Bir insanın ki hiç bir sevgisi olmasa tamamen muhalif olsa'da bu icraatları görse objektif olarak baksa yine insafı ve vicdanı sönmemiş ise mazlumların ve mağdurların yanında hak ve adaleti sağlamak için uğraşan bir lidere tüm ruhu ile destek verecektir.
Hal böyle iken bir Müslüman'ın daha azimle bu davaya sahip çıkıp bu lider ne diyor diye bakıp ona göre hareket etmesi gerekiyor. İslami bir bakış açısında ise ulul emr'in İslamiyete uyan İslamiyet'e faydalı tüm icraatlarına destek çıkmanın gerekliliğini ise konunun uzmanları uzun uzun izahlarla anlatmakta yazmakta söylemektedirler.

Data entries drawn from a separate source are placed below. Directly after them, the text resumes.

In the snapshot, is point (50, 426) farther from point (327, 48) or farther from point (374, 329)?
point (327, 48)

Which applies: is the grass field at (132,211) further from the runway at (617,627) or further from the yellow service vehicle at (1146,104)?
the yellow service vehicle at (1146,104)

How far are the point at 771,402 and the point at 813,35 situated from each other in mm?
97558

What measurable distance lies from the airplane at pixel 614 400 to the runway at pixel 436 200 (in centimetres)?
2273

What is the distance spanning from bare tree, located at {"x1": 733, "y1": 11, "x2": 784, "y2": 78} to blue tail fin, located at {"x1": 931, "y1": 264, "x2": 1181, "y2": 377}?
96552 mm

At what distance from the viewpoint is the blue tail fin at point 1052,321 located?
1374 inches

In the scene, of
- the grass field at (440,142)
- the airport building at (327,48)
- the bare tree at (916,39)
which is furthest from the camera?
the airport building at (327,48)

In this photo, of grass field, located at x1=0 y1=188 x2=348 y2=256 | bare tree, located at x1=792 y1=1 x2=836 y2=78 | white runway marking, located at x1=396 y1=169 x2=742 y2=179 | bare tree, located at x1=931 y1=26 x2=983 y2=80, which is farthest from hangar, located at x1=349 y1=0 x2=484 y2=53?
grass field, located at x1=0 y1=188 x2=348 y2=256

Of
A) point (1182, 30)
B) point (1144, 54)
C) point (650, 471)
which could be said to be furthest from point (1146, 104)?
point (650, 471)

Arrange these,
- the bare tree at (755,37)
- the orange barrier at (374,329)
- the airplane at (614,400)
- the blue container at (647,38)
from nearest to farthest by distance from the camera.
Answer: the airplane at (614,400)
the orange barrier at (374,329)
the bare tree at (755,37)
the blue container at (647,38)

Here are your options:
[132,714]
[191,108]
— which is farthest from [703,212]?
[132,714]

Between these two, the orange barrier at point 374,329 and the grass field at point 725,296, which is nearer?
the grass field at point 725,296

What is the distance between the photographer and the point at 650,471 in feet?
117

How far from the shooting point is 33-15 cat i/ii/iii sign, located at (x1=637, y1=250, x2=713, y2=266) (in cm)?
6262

Ümmeti Muhammedin derdi ile dertlenen Reis-i Cumhurumuz Recep Tayyip Erdoğan bu referandumda milletin desteğini isteyerek EVET denilmesini istemiştir. Onun isteği bizler için emir telakki edilip baş üstüne ulul emr'imiz diyerek kabul görmelidir. O devletin en zirvesinde bizlerin bilmediklerini biliyor görmediklerini net bir şekilde görmektedir. Bu yüzden Reis-i Cumhurumuzun sözleri başkasının sözleri gibi değildir. Türkiye'nin ve Dünya'nın ve İslam Alemi'nin durumunu en şeffaf şekilde görerek milletin'den bu referandum'da EVET demesini istemesi ümmet-i muhammedin menfaatinedir. Bunu bugün göremeyip muhalif olarak HAYIR diyenler karşılarına çıkan böyle bir fırsatta hatalı bir safta durmanın vicdani mesuliyeti altında ezilmemek için Reis-i Cumhur ulul emr'imizdir diyerek ittiba ederek EVET demeliler dir.
Ak Parti Hükümeti'nin ve Reis-i Cumhurumuz Recep Tayyip Erdoğan'ın İslamiyete faydalı olarak yaptığı icraatları saymaya kalksak bitiremeyiz. Hangi bir İslam coğrafyasına bugün gitseniz Mekkesin'den Medinesine kadar hepsi Recep Tayyip Erdoğan demektedir. Çünkü ümmete bir ümit olmuştur, ümmetin duasının kabulunün tezahurü olarak görülmektedir. Böyle bir liderin yanında durmak milli ve dini olarak bir sorumluluktur. Zaten karşısında duranların bugüne kadar İslamiyet için Kuran için Hz.Peygamber için ne yapıp yapmadıkları gündüz gibi aşikardır.
Bugün benim böyle bir yazı yazma özgürlüğüm dahi buna en büyük delildir. Bundan yirmi sene önce böyle bir yazıyı yazmış olsaydım en çarpık şekilde yorumlanıp susturulurdum belki hapis edilirdim. İslam demenin Kuran demenin yasak olduğu dönemlerden bugünlere geldik.